Together, the CASC organizations will work closely with federal, state and tribal entities in Minnesota, Wisconsin, Michigan, Iowa, Missouri, Illinois, Indiana, and Ohio to support management and protection of land, water, and natural resources with actionable climate science, innovation, and decision support tools. This region was previously served by a CASC in the 22-state Northeast region.

 

"We are excited to work with the University of Minnesota and the partners in the consortium to focus on the needs of the Midwest. The integration of the Great Lakes Indian Fish and Wildlife Commission and the College of Menominee Nation in the Midwest CASC will allow us to work directly with tribes to address priority climate change issues," said Doug Beard, USGS National Chief of Climate Adaptation Science Centers.

 

The consortium will pay special attention to Tribal concerns by building on the experience of Midwest Tribes with adaptation science and practice, through a fellowship program for graduate students and a summer research experience for undergraduates designed to enhance Tribal participation.

 

"We are looking forward to connecting researchers with Tribal college students and Indigenous undergraduates.

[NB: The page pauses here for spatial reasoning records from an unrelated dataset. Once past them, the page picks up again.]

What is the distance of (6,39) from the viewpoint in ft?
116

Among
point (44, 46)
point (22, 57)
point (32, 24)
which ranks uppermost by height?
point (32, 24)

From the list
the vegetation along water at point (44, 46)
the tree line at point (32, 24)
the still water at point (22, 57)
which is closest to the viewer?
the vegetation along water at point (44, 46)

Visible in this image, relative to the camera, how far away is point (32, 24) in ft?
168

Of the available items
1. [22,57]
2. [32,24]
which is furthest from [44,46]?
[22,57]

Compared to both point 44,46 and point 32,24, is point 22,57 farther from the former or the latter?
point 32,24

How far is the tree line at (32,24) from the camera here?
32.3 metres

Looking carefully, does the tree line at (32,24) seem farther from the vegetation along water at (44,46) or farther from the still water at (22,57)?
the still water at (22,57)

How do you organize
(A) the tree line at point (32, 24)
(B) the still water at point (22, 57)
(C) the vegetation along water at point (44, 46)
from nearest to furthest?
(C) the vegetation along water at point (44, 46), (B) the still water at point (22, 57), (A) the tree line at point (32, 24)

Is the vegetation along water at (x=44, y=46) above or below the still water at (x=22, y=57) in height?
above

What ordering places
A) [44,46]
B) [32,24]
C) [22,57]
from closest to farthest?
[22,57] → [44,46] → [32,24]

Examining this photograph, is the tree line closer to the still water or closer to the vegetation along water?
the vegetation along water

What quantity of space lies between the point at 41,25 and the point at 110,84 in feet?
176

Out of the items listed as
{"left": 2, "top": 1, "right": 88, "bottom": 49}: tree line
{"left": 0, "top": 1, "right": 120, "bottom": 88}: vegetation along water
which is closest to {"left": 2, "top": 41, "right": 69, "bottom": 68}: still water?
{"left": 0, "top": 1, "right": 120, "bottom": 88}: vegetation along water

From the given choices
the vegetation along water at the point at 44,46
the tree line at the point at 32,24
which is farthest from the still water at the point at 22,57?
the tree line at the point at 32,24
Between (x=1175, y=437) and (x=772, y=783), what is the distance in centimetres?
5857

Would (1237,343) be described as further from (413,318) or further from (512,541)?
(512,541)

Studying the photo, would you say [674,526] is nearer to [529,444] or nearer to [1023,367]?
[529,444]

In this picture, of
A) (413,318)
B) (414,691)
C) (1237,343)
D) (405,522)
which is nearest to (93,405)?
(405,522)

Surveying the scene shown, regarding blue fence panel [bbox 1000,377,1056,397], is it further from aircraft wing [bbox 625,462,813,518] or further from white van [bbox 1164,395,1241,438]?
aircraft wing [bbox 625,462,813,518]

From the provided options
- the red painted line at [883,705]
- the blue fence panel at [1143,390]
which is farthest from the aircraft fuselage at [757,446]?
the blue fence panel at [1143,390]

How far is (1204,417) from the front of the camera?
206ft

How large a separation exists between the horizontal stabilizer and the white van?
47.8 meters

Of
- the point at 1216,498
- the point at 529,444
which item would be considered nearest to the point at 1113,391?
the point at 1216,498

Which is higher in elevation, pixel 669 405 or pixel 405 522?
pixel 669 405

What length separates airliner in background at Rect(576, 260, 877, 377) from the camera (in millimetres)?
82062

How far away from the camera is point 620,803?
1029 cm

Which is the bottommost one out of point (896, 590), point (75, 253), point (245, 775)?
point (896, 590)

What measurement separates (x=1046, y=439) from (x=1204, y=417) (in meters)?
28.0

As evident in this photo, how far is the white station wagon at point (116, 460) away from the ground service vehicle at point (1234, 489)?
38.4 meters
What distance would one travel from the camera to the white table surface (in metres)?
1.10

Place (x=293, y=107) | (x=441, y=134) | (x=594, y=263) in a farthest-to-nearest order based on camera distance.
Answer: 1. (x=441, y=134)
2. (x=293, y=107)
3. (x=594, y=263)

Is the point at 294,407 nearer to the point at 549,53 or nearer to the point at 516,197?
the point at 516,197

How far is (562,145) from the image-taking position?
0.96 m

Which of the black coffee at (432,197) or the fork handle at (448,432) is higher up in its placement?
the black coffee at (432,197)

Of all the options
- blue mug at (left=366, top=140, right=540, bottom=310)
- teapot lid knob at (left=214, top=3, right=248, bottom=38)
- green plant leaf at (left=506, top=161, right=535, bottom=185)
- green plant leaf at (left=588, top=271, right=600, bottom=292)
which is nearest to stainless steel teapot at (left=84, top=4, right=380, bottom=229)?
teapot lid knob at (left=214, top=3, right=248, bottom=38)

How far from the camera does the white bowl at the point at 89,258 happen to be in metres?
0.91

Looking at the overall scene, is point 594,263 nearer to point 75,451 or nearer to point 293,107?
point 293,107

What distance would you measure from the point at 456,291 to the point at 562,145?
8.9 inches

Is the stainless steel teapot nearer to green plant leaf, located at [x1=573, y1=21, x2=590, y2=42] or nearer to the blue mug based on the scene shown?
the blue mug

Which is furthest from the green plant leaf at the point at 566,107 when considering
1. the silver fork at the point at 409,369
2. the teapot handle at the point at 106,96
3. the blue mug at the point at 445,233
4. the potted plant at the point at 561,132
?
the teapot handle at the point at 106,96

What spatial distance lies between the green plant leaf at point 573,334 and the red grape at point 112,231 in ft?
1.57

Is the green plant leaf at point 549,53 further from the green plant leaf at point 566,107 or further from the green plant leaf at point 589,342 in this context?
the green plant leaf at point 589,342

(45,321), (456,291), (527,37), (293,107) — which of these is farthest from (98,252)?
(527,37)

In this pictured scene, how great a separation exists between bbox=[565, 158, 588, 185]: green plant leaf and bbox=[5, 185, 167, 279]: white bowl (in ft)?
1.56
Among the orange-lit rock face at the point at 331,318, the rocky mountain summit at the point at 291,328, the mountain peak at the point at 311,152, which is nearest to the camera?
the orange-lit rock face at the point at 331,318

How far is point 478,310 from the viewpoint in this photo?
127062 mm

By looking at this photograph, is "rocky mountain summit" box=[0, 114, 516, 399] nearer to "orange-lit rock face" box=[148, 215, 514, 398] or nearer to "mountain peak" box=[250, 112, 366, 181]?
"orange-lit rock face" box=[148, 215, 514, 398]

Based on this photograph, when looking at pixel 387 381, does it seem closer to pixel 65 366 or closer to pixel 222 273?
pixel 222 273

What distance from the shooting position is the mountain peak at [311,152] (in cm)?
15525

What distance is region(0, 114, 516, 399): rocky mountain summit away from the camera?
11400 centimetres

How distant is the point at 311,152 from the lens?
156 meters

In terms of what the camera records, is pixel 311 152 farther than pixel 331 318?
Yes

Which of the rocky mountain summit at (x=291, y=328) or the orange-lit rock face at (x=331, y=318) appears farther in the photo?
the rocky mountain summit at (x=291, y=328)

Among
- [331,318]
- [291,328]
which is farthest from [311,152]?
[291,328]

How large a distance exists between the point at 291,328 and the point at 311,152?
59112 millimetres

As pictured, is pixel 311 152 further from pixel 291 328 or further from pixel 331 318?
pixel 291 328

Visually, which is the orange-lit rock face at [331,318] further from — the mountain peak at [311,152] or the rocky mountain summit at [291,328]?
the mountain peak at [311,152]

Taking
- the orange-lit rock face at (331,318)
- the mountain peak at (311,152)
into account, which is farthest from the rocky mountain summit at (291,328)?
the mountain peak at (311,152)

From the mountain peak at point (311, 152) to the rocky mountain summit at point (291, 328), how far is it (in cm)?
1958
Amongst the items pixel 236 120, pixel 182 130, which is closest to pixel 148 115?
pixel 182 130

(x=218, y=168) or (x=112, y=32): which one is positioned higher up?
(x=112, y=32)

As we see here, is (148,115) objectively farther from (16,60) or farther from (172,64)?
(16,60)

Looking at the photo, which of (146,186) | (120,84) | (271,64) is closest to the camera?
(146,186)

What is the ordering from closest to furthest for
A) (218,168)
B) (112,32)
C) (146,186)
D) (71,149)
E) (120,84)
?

This will provide Tribal college students experiences working on cutting edge climate change research while also providing researchers the opportunity to collaborate with tribal nations," said Tom Kenote Jr, the Geoscience Project Director at the College of Menominee Nation Sustainable Development Institute.

 

Another key focus will be the interplay of natural resources, forestry, streams and wetlands, and agricultural and urban areas - all land uses that are prominent in the Midwest.

 

CASC will fund also individual research projects and work collaboratively across the consortium on key issues in the region that also involve adaptation practitioners. Research will focus on climate adaptation to better understand vulnerabilities to climate change, development of ecologically and culturally appropriate adaptation actions, and creating monitoring methods designed to continuously improve outcomes through changing conditions.

 

The partnership will be effective immediately, with a formal ribbon cutting celebration planned on the University of Minnesota-Twin Cities campus later this fall.